Moreover, in principle, Britain has considerable material capacity to contribute constructively to global affairs in partnership with Japan. Britain is one of the few European countries to meet both its NATO target of 2 per cent of gross national income (GNI) for defence spending and its United Nations’ 0.7 per cent of GNI figure for development assistance. It is also, via its ‘All of Asia’ policy, committed to maintaining and expanding its presence in the Asia region, a point underscored by the British Foreign Office’s recent decision to appoint a permanent ambassadorial representative to the Association of Southeast Asian Nations (ASEAN).

However, deep financial pockets, while necessary, are not enough for real, sustained influence. Across Whitehall and among senior and retired officials there are serious doubts about whether the government can free itself from the damaging distractions caused by Brexit to think coherently and strategically about its foreign policy, whether with Japan or other potential Asian partners.

In the words of Sir Simon Fraser, former permanent undersecretary and head of the British Diplomatic Service from 2010 to 2015, ‘I cannot think of any time in my career when there has been less clarity, frankly, about the purposes and objectives of British foreign policy.’

The phrase ‘Global Britain’ has become a vacuous and rhetorical device, an aspirational hope rather than a meaningful strategy, designed to stem the rapid loss of Britain’s reputational capital as both its immediate neighbours and its friends in Asia scratch their heads in bafflement at its seemingly self-destructive turn inwards and detachment from economic and political common sense.

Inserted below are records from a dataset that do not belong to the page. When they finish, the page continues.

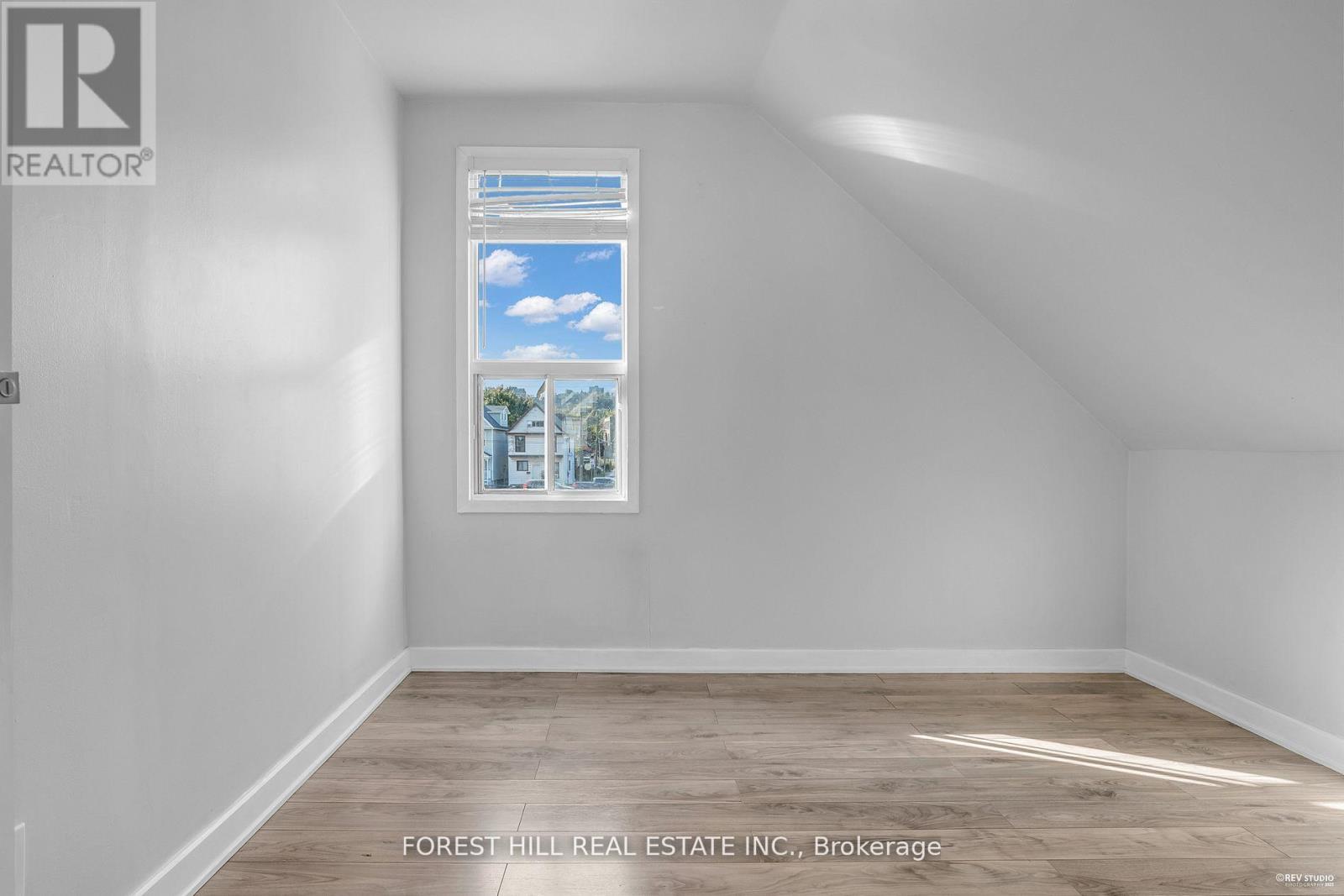 A room with a window showing a view of the sky and trees.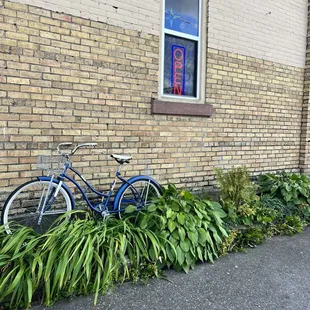 a bicycle parked against a brick wall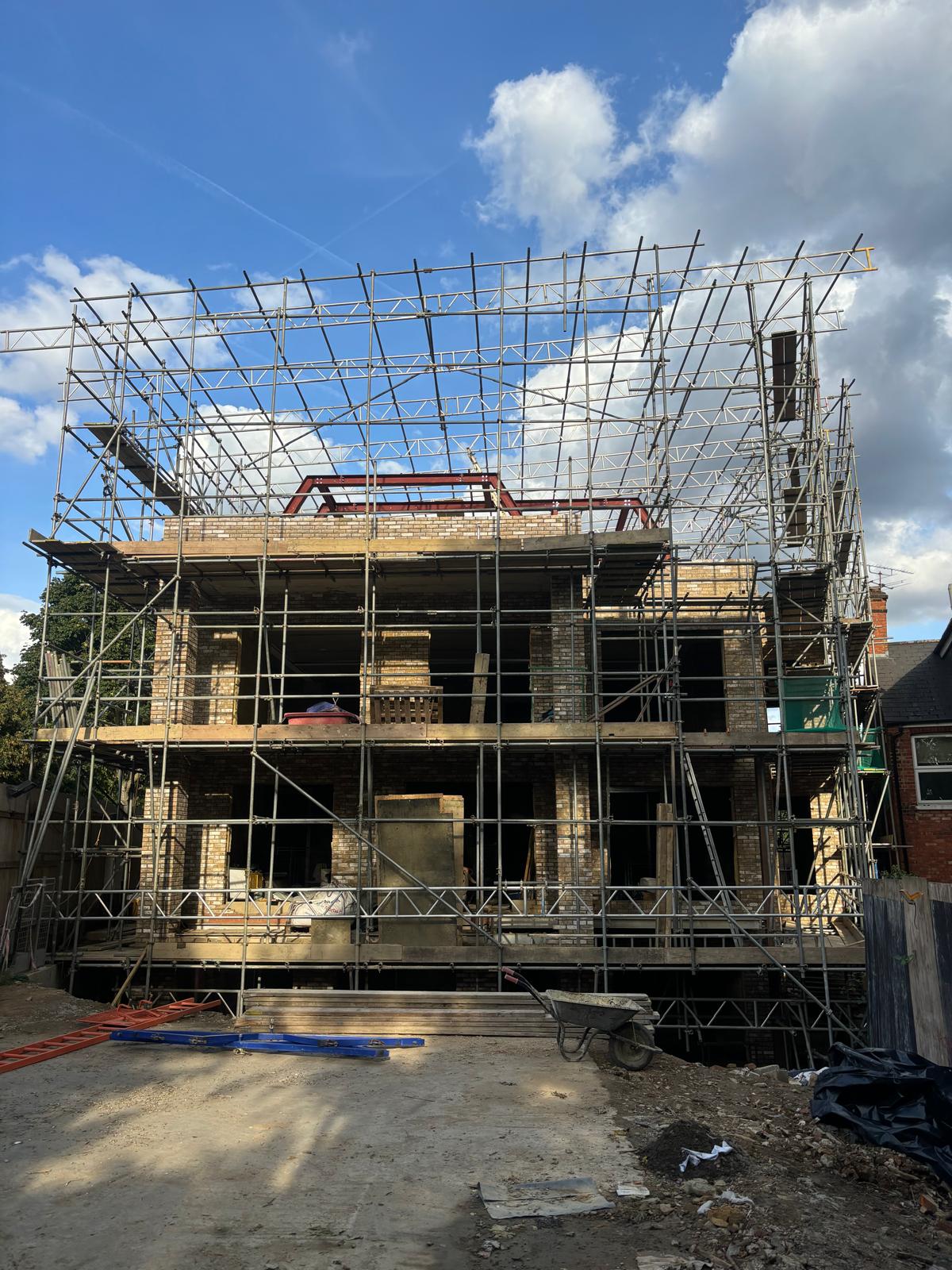 New build twin homes with multi-lift scaffold
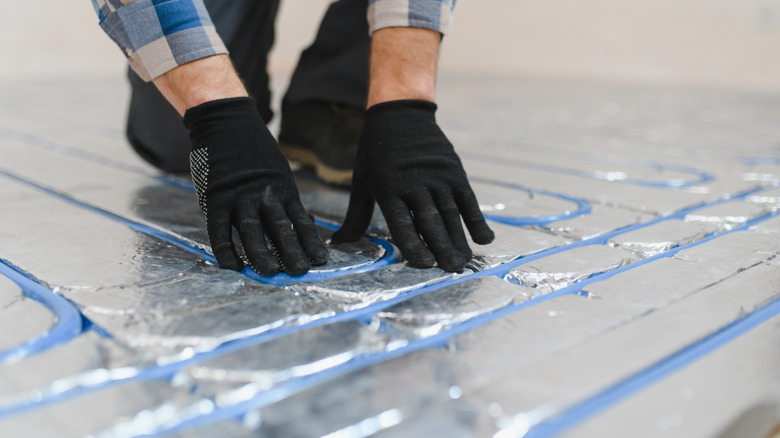Person wearing black protective gloves installing underfloor heating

Johnson and Hunt, given their past and present government roles – Johnson is a former foreign secretary and Hunt is the current holder of the post – should be well placed to challenge these damaging perceptions.

However, Johnson continues to play the populist card while making wild promises on resolving the Brexit challenge in a way that seems increasingly detached from reality. His record at the Foreign Office was disastrous, and he inspires little confidence except among the Conservative Party faithful, the 160,000 or so predominantly white, over 50 party members who will determine Britain’s next prime minister.

Hunt, by contrast, has at least a track record of delivery in government at a ministerial level and an interest in and capacity to engage with detailed evidence. His support for open societies and his new campaign for enhancing media freedom resonates with the report’s core recommendation on the importance of Britain and Japan working together to protect democratic values given the global threat posed by extreme populist and identity-based politics.

Ultimately, however, the challenge of confronting populism must be engaged with at home as well as abroad. To do this requires a re-engagement with economic reality and avoidance of the sort of wishful thinking and magical realism that is at the heart of today’s Brexit discourse. Kono’s observations are a timely and sensible reminder of that simple truth.